No sé si influye en mi disposición favorable el hecho de vivir en una zona de Madrid llena de hospitales y clínicas. Al principio me daba regomello tener tan cerca esa red de edificios en su mayoría feos y señalados por la presencia en la madrugada de personas que fuman atribuladamente o lloran abrazados ante la puerta de Urgencias. Luego eso me dejó de llamar la atención, y por acostumbrarme me acostumbré hasta a la rondalla diaria de sirenas bajo mi ventana, que no para a ninguna hora, en intensidades que van desde el estertor rapero al ulular dodecafónico. También empecé a ir a esos centros hospitalarios, al principio como visitante de enfermos en distinto grado de gravedad, reparando en las floristas de ocasión que se ponen a la entrada del más grande de todos, y quizá por ello el más letal de todos. Después, con los achaques que a uno le vienen, me hice más asiduo de alguna clínica o ambulatorio, topándome en ellos con la especie real, ya no romántica ni salvífica, de los facultativos que nos atienden.

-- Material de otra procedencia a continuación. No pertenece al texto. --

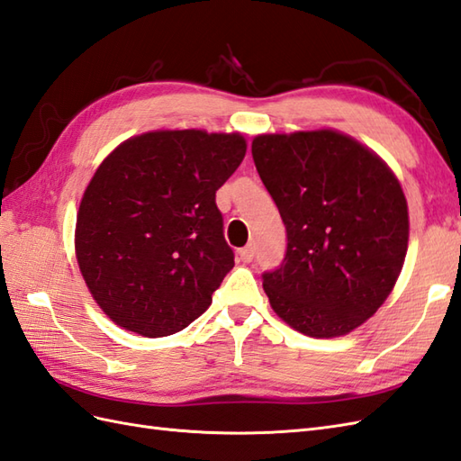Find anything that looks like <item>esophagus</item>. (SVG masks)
<instances>
[{
	"instance_id": "esophagus-1",
	"label": "esophagus",
	"mask_w": 461,
	"mask_h": 461,
	"mask_svg": "<svg viewBox=\"0 0 461 461\" xmlns=\"http://www.w3.org/2000/svg\"><path fill=\"white\" fill-rule=\"evenodd\" d=\"M253 257H255L253 248H243V249H240V259H241L243 263H251Z\"/></svg>"
}]
</instances>
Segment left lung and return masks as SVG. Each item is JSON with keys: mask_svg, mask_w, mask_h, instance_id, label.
Here are the masks:
<instances>
[{"mask_svg": "<svg viewBox=\"0 0 461 461\" xmlns=\"http://www.w3.org/2000/svg\"><path fill=\"white\" fill-rule=\"evenodd\" d=\"M251 153L286 228L279 269L263 288L285 322L310 338L349 334L377 312L409 248V206L383 160L344 133L253 139Z\"/></svg>", "mask_w": 461, "mask_h": 461, "instance_id": "left-lung-1", "label": "left lung"}]
</instances>
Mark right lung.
Here are the masks:
<instances>
[{"mask_svg": "<svg viewBox=\"0 0 461 461\" xmlns=\"http://www.w3.org/2000/svg\"><path fill=\"white\" fill-rule=\"evenodd\" d=\"M245 151L240 133L167 130L104 158L82 196L74 248L112 322L163 338L206 312L233 267L216 190Z\"/></svg>", "mask_w": 461, "mask_h": 461, "instance_id": "1", "label": "right lung"}]
</instances>
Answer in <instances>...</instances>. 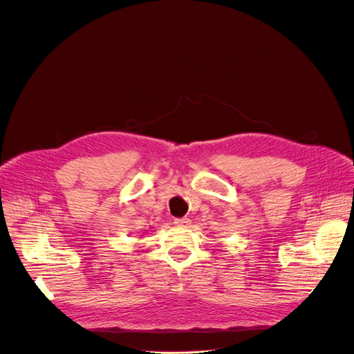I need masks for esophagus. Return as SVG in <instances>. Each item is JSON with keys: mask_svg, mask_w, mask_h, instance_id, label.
<instances>
[{"mask_svg": "<svg viewBox=\"0 0 354 354\" xmlns=\"http://www.w3.org/2000/svg\"><path fill=\"white\" fill-rule=\"evenodd\" d=\"M174 223L176 224V226H187V224L190 223V220L186 218V217H182V218H175Z\"/></svg>", "mask_w": 354, "mask_h": 354, "instance_id": "1", "label": "esophagus"}]
</instances>
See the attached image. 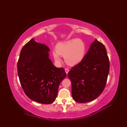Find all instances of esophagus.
Listing matches in <instances>:
<instances>
[{"instance_id":"esophagus-1","label":"esophagus","mask_w":127,"mask_h":127,"mask_svg":"<svg viewBox=\"0 0 127 127\" xmlns=\"http://www.w3.org/2000/svg\"><path fill=\"white\" fill-rule=\"evenodd\" d=\"M65 73L66 74H68V72H69V69H68V68H66L65 69Z\"/></svg>"}]
</instances>
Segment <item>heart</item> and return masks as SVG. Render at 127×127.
<instances>
[{"label":"heart","mask_w":127,"mask_h":127,"mask_svg":"<svg viewBox=\"0 0 127 127\" xmlns=\"http://www.w3.org/2000/svg\"><path fill=\"white\" fill-rule=\"evenodd\" d=\"M86 50V44L84 41L80 38H73L58 43L57 50L53 51V55L57 62H61L63 55L66 63L70 65H76L82 61Z\"/></svg>","instance_id":"obj_1"}]
</instances>
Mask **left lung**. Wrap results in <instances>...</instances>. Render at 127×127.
Returning <instances> with one entry per match:
<instances>
[{
    "mask_svg": "<svg viewBox=\"0 0 127 127\" xmlns=\"http://www.w3.org/2000/svg\"><path fill=\"white\" fill-rule=\"evenodd\" d=\"M109 69L106 48L95 39L82 61L72 67L68 73L72 83L73 100L85 103L98 97L106 86Z\"/></svg>",
    "mask_w": 127,
    "mask_h": 127,
    "instance_id": "left-lung-1",
    "label": "left lung"
}]
</instances>
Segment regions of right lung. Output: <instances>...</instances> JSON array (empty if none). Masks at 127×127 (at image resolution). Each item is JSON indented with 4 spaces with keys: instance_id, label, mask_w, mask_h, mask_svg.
Segmentation results:
<instances>
[{
    "instance_id": "1",
    "label": "right lung",
    "mask_w": 127,
    "mask_h": 127,
    "mask_svg": "<svg viewBox=\"0 0 127 127\" xmlns=\"http://www.w3.org/2000/svg\"><path fill=\"white\" fill-rule=\"evenodd\" d=\"M50 49L33 38L21 51L17 70L21 86L30 99L43 104L55 100L59 86L66 77L63 68H57L49 58Z\"/></svg>"
}]
</instances>
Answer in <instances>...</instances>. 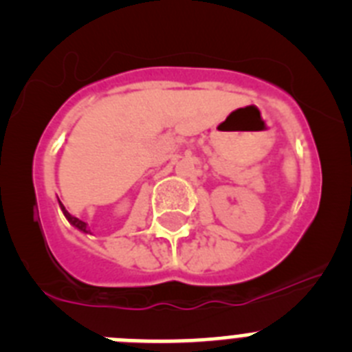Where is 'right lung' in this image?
Masks as SVG:
<instances>
[{
    "instance_id": "right-lung-1",
    "label": "right lung",
    "mask_w": 352,
    "mask_h": 352,
    "mask_svg": "<svg viewBox=\"0 0 352 352\" xmlns=\"http://www.w3.org/2000/svg\"><path fill=\"white\" fill-rule=\"evenodd\" d=\"M60 204H61V203H60ZM61 210H63L65 217H67V219H68V222H70L72 226H76L77 229H80V231H82V232H88V227H86V222H82V220H79V219H77V217H74V214H70V213H68V211L65 210V206H63V204H61Z\"/></svg>"
}]
</instances>
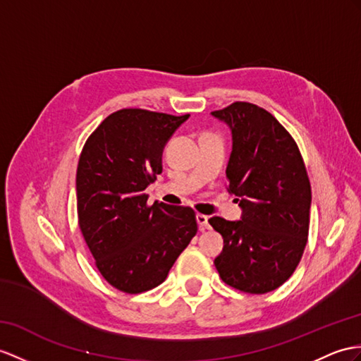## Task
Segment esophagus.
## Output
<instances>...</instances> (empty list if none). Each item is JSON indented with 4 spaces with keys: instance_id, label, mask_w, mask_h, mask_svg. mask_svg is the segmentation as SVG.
Returning <instances> with one entry per match:
<instances>
[{
    "instance_id": "obj_1",
    "label": "esophagus",
    "mask_w": 361,
    "mask_h": 361,
    "mask_svg": "<svg viewBox=\"0 0 361 361\" xmlns=\"http://www.w3.org/2000/svg\"><path fill=\"white\" fill-rule=\"evenodd\" d=\"M196 221H197V225H199V230L200 231H205L209 228V224H208V216L205 214H197L196 216Z\"/></svg>"
}]
</instances>
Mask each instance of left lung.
<instances>
[{"mask_svg": "<svg viewBox=\"0 0 361 361\" xmlns=\"http://www.w3.org/2000/svg\"><path fill=\"white\" fill-rule=\"evenodd\" d=\"M211 114L231 131L226 190L242 208L240 221H208L224 237L216 269L239 291H274L293 276L310 231L311 185L302 154L280 122L257 105L234 102Z\"/></svg>", "mask_w": 361, "mask_h": 361, "instance_id": "1", "label": "left lung"}]
</instances>
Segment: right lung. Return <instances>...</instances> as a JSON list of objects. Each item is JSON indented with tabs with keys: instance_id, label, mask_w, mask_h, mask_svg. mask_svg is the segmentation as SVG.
I'll use <instances>...</instances> for the list:
<instances>
[{
	"instance_id": "1",
	"label": "right lung",
	"mask_w": 361,
	"mask_h": 361,
	"mask_svg": "<svg viewBox=\"0 0 361 361\" xmlns=\"http://www.w3.org/2000/svg\"><path fill=\"white\" fill-rule=\"evenodd\" d=\"M190 114L140 109L111 113L87 139L76 171L78 221L102 277L139 294L161 285L197 233L195 211L154 202L145 188L162 152Z\"/></svg>"
}]
</instances>
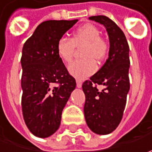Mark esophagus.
I'll return each instance as SVG.
<instances>
[{"label":"esophagus","instance_id":"34e87169","mask_svg":"<svg viewBox=\"0 0 152 152\" xmlns=\"http://www.w3.org/2000/svg\"><path fill=\"white\" fill-rule=\"evenodd\" d=\"M76 83H77V87L81 88L82 87V81L80 79H76Z\"/></svg>","mask_w":152,"mask_h":152}]
</instances>
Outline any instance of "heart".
I'll return each mask as SVG.
<instances>
[{
	"label": "heart",
	"instance_id": "obj_1",
	"mask_svg": "<svg viewBox=\"0 0 152 152\" xmlns=\"http://www.w3.org/2000/svg\"><path fill=\"white\" fill-rule=\"evenodd\" d=\"M84 45L83 56L85 58L73 61L68 67L70 74L78 79H85L96 71L97 64L94 58L100 61L107 56V41L101 37V32L97 27L87 23L76 29L71 39L61 37L56 44L57 53L66 63L72 61L76 47Z\"/></svg>",
	"mask_w": 152,
	"mask_h": 152
}]
</instances>
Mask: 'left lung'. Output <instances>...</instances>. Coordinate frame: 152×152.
I'll use <instances>...</instances> for the list:
<instances>
[{"mask_svg": "<svg viewBox=\"0 0 152 152\" xmlns=\"http://www.w3.org/2000/svg\"><path fill=\"white\" fill-rule=\"evenodd\" d=\"M89 19L106 28L110 43L105 64L82 85L86 124L91 131L104 135L114 131L123 118L129 91V47L124 32L109 18L93 16ZM94 83L103 85L105 89L100 91Z\"/></svg>", "mask_w": 152, "mask_h": 152, "instance_id": "1", "label": "left lung"}]
</instances>
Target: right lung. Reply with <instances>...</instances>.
Segmentation results:
<instances>
[{
  "label": "right lung",
  "instance_id": "right-lung-1",
  "mask_svg": "<svg viewBox=\"0 0 152 152\" xmlns=\"http://www.w3.org/2000/svg\"><path fill=\"white\" fill-rule=\"evenodd\" d=\"M77 22L45 21L23 47V115L29 131L39 138L49 137L58 129L62 110L76 87L57 53L56 44Z\"/></svg>",
  "mask_w": 152,
  "mask_h": 152
}]
</instances>
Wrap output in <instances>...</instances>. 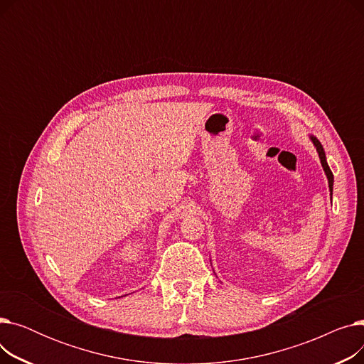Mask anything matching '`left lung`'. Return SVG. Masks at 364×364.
Returning <instances> with one entry per match:
<instances>
[{
	"label": "left lung",
	"mask_w": 364,
	"mask_h": 364,
	"mask_svg": "<svg viewBox=\"0 0 364 364\" xmlns=\"http://www.w3.org/2000/svg\"><path fill=\"white\" fill-rule=\"evenodd\" d=\"M309 139L311 140V143L314 144V147H316V150H317V153H318L320 164H321V166H323L324 174H326V177H328L329 192H331V199H332V195H333V174H332V171H331V168H329V165H328V161H326V153H324V149H323L321 143H320L314 136H309Z\"/></svg>",
	"instance_id": "left-lung-1"
}]
</instances>
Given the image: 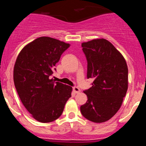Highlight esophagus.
Wrapping results in <instances>:
<instances>
[{
    "instance_id": "esophagus-1",
    "label": "esophagus",
    "mask_w": 146,
    "mask_h": 146,
    "mask_svg": "<svg viewBox=\"0 0 146 146\" xmlns=\"http://www.w3.org/2000/svg\"><path fill=\"white\" fill-rule=\"evenodd\" d=\"M73 91H74L75 94H78V93H80V88L78 87H74L73 88Z\"/></svg>"
}]
</instances>
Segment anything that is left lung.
<instances>
[{
    "instance_id": "8db88e82",
    "label": "left lung",
    "mask_w": 146,
    "mask_h": 146,
    "mask_svg": "<svg viewBox=\"0 0 146 146\" xmlns=\"http://www.w3.org/2000/svg\"><path fill=\"white\" fill-rule=\"evenodd\" d=\"M92 87L84 91L88 100L82 115L94 123L110 120L118 111L128 88V67L122 54L104 38L82 43Z\"/></svg>"
}]
</instances>
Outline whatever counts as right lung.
<instances>
[{
    "label": "right lung",
    "instance_id": "obj_1",
    "mask_svg": "<svg viewBox=\"0 0 146 146\" xmlns=\"http://www.w3.org/2000/svg\"><path fill=\"white\" fill-rule=\"evenodd\" d=\"M69 44L47 36L23 47L14 66V82L20 100L32 117L42 123L58 119L71 97L72 88L50 77Z\"/></svg>",
    "mask_w": 146,
    "mask_h": 146
}]
</instances>
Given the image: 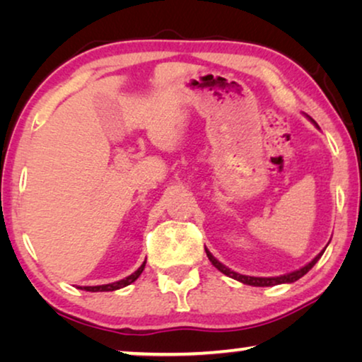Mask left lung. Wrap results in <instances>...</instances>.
<instances>
[{
  "label": "left lung",
  "mask_w": 362,
  "mask_h": 362,
  "mask_svg": "<svg viewBox=\"0 0 362 362\" xmlns=\"http://www.w3.org/2000/svg\"><path fill=\"white\" fill-rule=\"evenodd\" d=\"M204 249H206V247H204ZM323 252H325V249L321 250L320 254L316 255L315 259L310 262V264H306L305 267H301V269L295 270V272H290V274H285V275H280V276H249V275H240V274H237V272H234V270L227 269L226 265H222L221 262L217 260L216 257L212 255L211 252L206 249L207 257H209V260L212 262V265H214L217 270L222 272V274L227 275V276H230V279H234L237 281H242V284H245V285H252V286H274V285H280V284H293V281L301 279V276L306 275L311 269H313V265L321 259Z\"/></svg>",
  "instance_id": "8db88e82"
}]
</instances>
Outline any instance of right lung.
Wrapping results in <instances>:
<instances>
[{
  "label": "right lung",
  "instance_id": "obj_1",
  "mask_svg": "<svg viewBox=\"0 0 362 362\" xmlns=\"http://www.w3.org/2000/svg\"><path fill=\"white\" fill-rule=\"evenodd\" d=\"M145 264H146V262H143V265L140 267V269H138L136 272H133L132 275H128L127 279H123V280H118V281H113V284H107V285H97V286H83L82 290H86V291H113V290L123 288V286H127V285L133 284V281H135V280L138 279V276L141 275L143 269H145Z\"/></svg>",
  "mask_w": 362,
  "mask_h": 362
}]
</instances>
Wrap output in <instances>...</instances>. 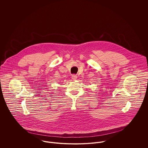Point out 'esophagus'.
Instances as JSON below:
<instances>
[{"label":"esophagus","mask_w":148,"mask_h":148,"mask_svg":"<svg viewBox=\"0 0 148 148\" xmlns=\"http://www.w3.org/2000/svg\"><path fill=\"white\" fill-rule=\"evenodd\" d=\"M71 79H72L73 80H76V79H77V76L76 75H73L71 76Z\"/></svg>","instance_id":"esophagus-1"}]
</instances>
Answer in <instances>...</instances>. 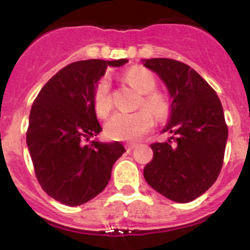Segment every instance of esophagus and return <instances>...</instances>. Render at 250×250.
I'll use <instances>...</instances> for the list:
<instances>
[{
    "instance_id": "1",
    "label": "esophagus",
    "mask_w": 250,
    "mask_h": 250,
    "mask_svg": "<svg viewBox=\"0 0 250 250\" xmlns=\"http://www.w3.org/2000/svg\"><path fill=\"white\" fill-rule=\"evenodd\" d=\"M125 146H126L127 151H131V150L136 146V144H134V143H127V144L125 145Z\"/></svg>"
}]
</instances>
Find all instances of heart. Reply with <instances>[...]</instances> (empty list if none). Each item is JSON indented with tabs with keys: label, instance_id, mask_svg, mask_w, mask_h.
<instances>
[{
	"label": "heart",
	"instance_id": "obj_1",
	"mask_svg": "<svg viewBox=\"0 0 250 250\" xmlns=\"http://www.w3.org/2000/svg\"><path fill=\"white\" fill-rule=\"evenodd\" d=\"M124 77L134 89L143 94L139 100V107H146L148 110L141 109L131 114L118 112L112 115L105 124V132L112 140L134 141L152 127L154 119L151 113L159 120L167 118L169 114V103L164 95L154 91L156 80L146 68L140 66L131 67L125 72ZM94 106L96 114L101 118L106 116L111 110L110 80L107 77L101 79L95 89Z\"/></svg>",
	"mask_w": 250,
	"mask_h": 250
}]
</instances>
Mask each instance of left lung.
I'll list each match as a JSON object with an SVG mask.
<instances>
[{
    "label": "left lung",
    "mask_w": 250,
    "mask_h": 250,
    "mask_svg": "<svg viewBox=\"0 0 250 250\" xmlns=\"http://www.w3.org/2000/svg\"><path fill=\"white\" fill-rule=\"evenodd\" d=\"M141 62L169 91V120L161 132L171 134L164 143L150 145L154 156L144 167V178L167 199L189 203L215 183L223 167L228 126L222 103L190 66L171 59Z\"/></svg>",
    "instance_id": "1"
}]
</instances>
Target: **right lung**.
<instances>
[{"label": "right lung", "instance_id": "obj_1", "mask_svg": "<svg viewBox=\"0 0 250 250\" xmlns=\"http://www.w3.org/2000/svg\"><path fill=\"white\" fill-rule=\"evenodd\" d=\"M126 59L85 60L51 77L32 104L26 134L37 180L43 190L68 207L85 204L109 184L112 165L125 147L94 140L101 131L94 92L106 68Z\"/></svg>", "mask_w": 250, "mask_h": 250}]
</instances>
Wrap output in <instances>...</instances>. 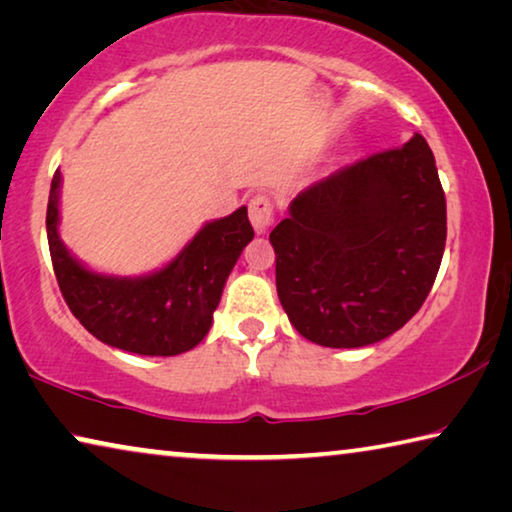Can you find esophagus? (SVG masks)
I'll list each match as a JSON object with an SVG mask.
<instances>
[{
  "label": "esophagus",
  "mask_w": 512,
  "mask_h": 512,
  "mask_svg": "<svg viewBox=\"0 0 512 512\" xmlns=\"http://www.w3.org/2000/svg\"><path fill=\"white\" fill-rule=\"evenodd\" d=\"M249 220L256 233H265L274 220V206L265 195H258L249 201Z\"/></svg>",
  "instance_id": "34e87169"
}]
</instances>
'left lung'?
Masks as SVG:
<instances>
[{"instance_id":"left-lung-1","label":"left lung","mask_w":512,"mask_h":512,"mask_svg":"<svg viewBox=\"0 0 512 512\" xmlns=\"http://www.w3.org/2000/svg\"><path fill=\"white\" fill-rule=\"evenodd\" d=\"M447 201L426 140L342 167L292 199L274 226L276 292L315 345L356 349L399 331L429 297Z\"/></svg>"}]
</instances>
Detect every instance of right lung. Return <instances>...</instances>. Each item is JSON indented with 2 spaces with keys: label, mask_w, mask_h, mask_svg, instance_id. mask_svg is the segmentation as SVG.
<instances>
[{
  "label": "right lung",
  "mask_w": 512,
  "mask_h": 512,
  "mask_svg": "<svg viewBox=\"0 0 512 512\" xmlns=\"http://www.w3.org/2000/svg\"><path fill=\"white\" fill-rule=\"evenodd\" d=\"M61 170L47 204V240L63 299L104 345L140 356H177L211 331L224 283L251 238L247 206L206 222L170 263L142 276L90 270L63 245L58 224Z\"/></svg>",
  "instance_id": "obj_1"
}]
</instances>
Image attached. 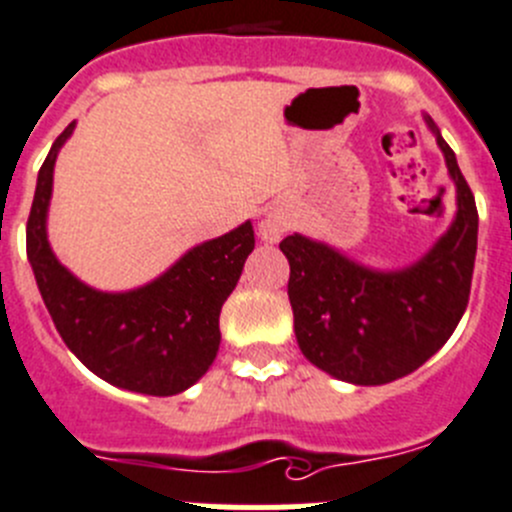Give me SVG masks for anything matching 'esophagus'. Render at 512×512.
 <instances>
[{
  "instance_id": "1",
  "label": "esophagus",
  "mask_w": 512,
  "mask_h": 512,
  "mask_svg": "<svg viewBox=\"0 0 512 512\" xmlns=\"http://www.w3.org/2000/svg\"><path fill=\"white\" fill-rule=\"evenodd\" d=\"M259 236L264 238L266 243H276L284 236V221L276 216H266L264 221L259 223Z\"/></svg>"
}]
</instances>
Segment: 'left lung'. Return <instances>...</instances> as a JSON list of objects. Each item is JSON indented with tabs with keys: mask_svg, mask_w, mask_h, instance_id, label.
Returning a JSON list of instances; mask_svg holds the SVG:
<instances>
[{
	"mask_svg": "<svg viewBox=\"0 0 512 512\" xmlns=\"http://www.w3.org/2000/svg\"><path fill=\"white\" fill-rule=\"evenodd\" d=\"M457 188L447 233L417 264L377 271L337 248L294 233L279 243L289 259V301L299 349L314 367L352 384H387L415 372L450 339L470 299L478 208L450 145L425 118Z\"/></svg>",
	"mask_w": 512,
	"mask_h": 512,
	"instance_id": "obj_1",
	"label": "left lung"
}]
</instances>
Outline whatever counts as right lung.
Listing matches in <instances>:
<instances>
[{
	"mask_svg": "<svg viewBox=\"0 0 512 512\" xmlns=\"http://www.w3.org/2000/svg\"><path fill=\"white\" fill-rule=\"evenodd\" d=\"M75 123L52 143L27 221V259L62 342L90 372L130 392L170 397L196 384L221 344L223 301L253 251L251 221L193 246L165 274L133 291H97L65 269L47 241L52 173Z\"/></svg>",
	"mask_w": 512,
	"mask_h": 512,
	"instance_id": "1",
	"label": "right lung"
}]
</instances>
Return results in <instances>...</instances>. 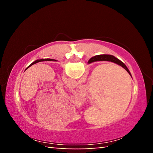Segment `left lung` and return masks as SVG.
<instances>
[{"label":"left lung","mask_w":153,"mask_h":153,"mask_svg":"<svg viewBox=\"0 0 153 153\" xmlns=\"http://www.w3.org/2000/svg\"><path fill=\"white\" fill-rule=\"evenodd\" d=\"M41 61H57L56 60H55V59H38V60H36L35 61H33L32 63H31L29 66H28L26 69H25V70L27 68H29L30 67H31L32 65H33V64H36L37 63H39V62H41Z\"/></svg>","instance_id":"1"}]
</instances>
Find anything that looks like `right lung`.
<instances>
[{
    "instance_id": "obj_1",
    "label": "right lung",
    "mask_w": 153,
    "mask_h": 153,
    "mask_svg": "<svg viewBox=\"0 0 153 153\" xmlns=\"http://www.w3.org/2000/svg\"><path fill=\"white\" fill-rule=\"evenodd\" d=\"M96 61H111V62H113L114 63H116L119 65H120L126 69V70L128 71V73L131 75V73L129 72V69H128V67H126V65L125 64H124L122 61H121L120 59H118L117 58L115 57V56H113V55H97V56H94L92 57L91 59H90V60L88 61V64H90L93 63V62H96Z\"/></svg>"
}]
</instances>
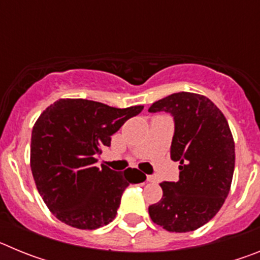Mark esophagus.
<instances>
[{
  "mask_svg": "<svg viewBox=\"0 0 260 260\" xmlns=\"http://www.w3.org/2000/svg\"><path fill=\"white\" fill-rule=\"evenodd\" d=\"M147 181H148V182H155L156 178L153 176H147Z\"/></svg>",
  "mask_w": 260,
  "mask_h": 260,
  "instance_id": "esophagus-1",
  "label": "esophagus"
}]
</instances>
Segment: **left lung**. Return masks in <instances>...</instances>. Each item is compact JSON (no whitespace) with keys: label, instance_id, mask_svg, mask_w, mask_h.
<instances>
[{"label":"left lung","instance_id":"obj_1","mask_svg":"<svg viewBox=\"0 0 260 260\" xmlns=\"http://www.w3.org/2000/svg\"><path fill=\"white\" fill-rule=\"evenodd\" d=\"M148 112L173 117L171 158L180 161V180L160 183L162 198L148 207L151 219L168 232L195 231L219 212L231 190L236 155L228 121L210 99L191 92L172 93Z\"/></svg>","mask_w":260,"mask_h":260}]
</instances>
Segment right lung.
Here are the masks:
<instances>
[{
	"mask_svg": "<svg viewBox=\"0 0 260 260\" xmlns=\"http://www.w3.org/2000/svg\"><path fill=\"white\" fill-rule=\"evenodd\" d=\"M142 105L119 108L84 99H61L40 114L32 128L31 171L50 212L78 229H98L116 217L121 197L138 183L137 169L119 173L95 167L110 137Z\"/></svg>",
	"mask_w": 260,
	"mask_h": 260,
	"instance_id": "obj_1",
	"label": "right lung"
}]
</instances>
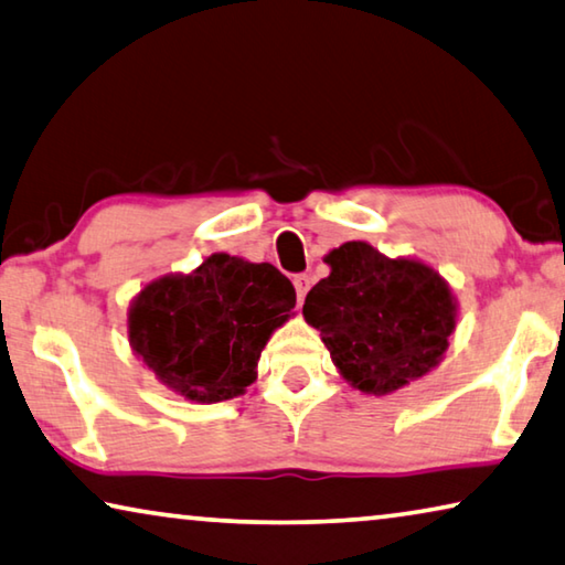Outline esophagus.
<instances>
[{"label": "esophagus", "mask_w": 565, "mask_h": 565, "mask_svg": "<svg viewBox=\"0 0 565 565\" xmlns=\"http://www.w3.org/2000/svg\"><path fill=\"white\" fill-rule=\"evenodd\" d=\"M309 286H311V279H309L307 274H297V276H294V289H297V301H299V303L303 301V297H307Z\"/></svg>", "instance_id": "1"}]
</instances>
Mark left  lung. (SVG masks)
Listing matches in <instances>:
<instances>
[{"mask_svg":"<svg viewBox=\"0 0 565 565\" xmlns=\"http://www.w3.org/2000/svg\"><path fill=\"white\" fill-rule=\"evenodd\" d=\"M331 274L303 301L331 362L364 395H390L440 364L455 331V297L435 268L387 258L364 241L329 250Z\"/></svg>","mask_w":565,"mask_h":565,"instance_id":"obj_1","label":"left lung"}]
</instances>
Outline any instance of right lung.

A partir de una cierta edad, y en unas culturas más que en otras, la medicina se convierte en el gran relato de nuestra existencia. No comparto, sin embargo, la noción de sacerdocio que algunos pacientes atribuyen a los médicos; eso implica -aparte de una veneración por los curas que las constantes actuales desaconsejan- una creencia en poderes o visiones taumatúrgicas. Prefiero ver a los médicos como practicantes de la profesión más difícil que pueda haber, la de curar el dolor de sus semejantes, sin dejar a la vez de ser individuos normales del género humano, tan antipáticos algunos como los escritores o los jueces, tan tristes o chistosos como nuestros cuñados, tan generosos como ese doctor que, al verme preocupado por una herida que no cerraba antes de salir yo de viaje, me dio su móvil, con el recordatorio de que podía consultarle a cualquier hora: la imagen de la temida némesis medical convertida en un seven/eleven de la asistencia. En un tiempo de crisis y de quiebra de los cuentos de la gran política, la alta economía y la religión trascendental, yo mantengo mi confianza en los narradores de la medicina, que se aventuran con su conocimiento, su experiencia y sus errores en la novela de nuestra vida, tratando siempre de darle un happy end.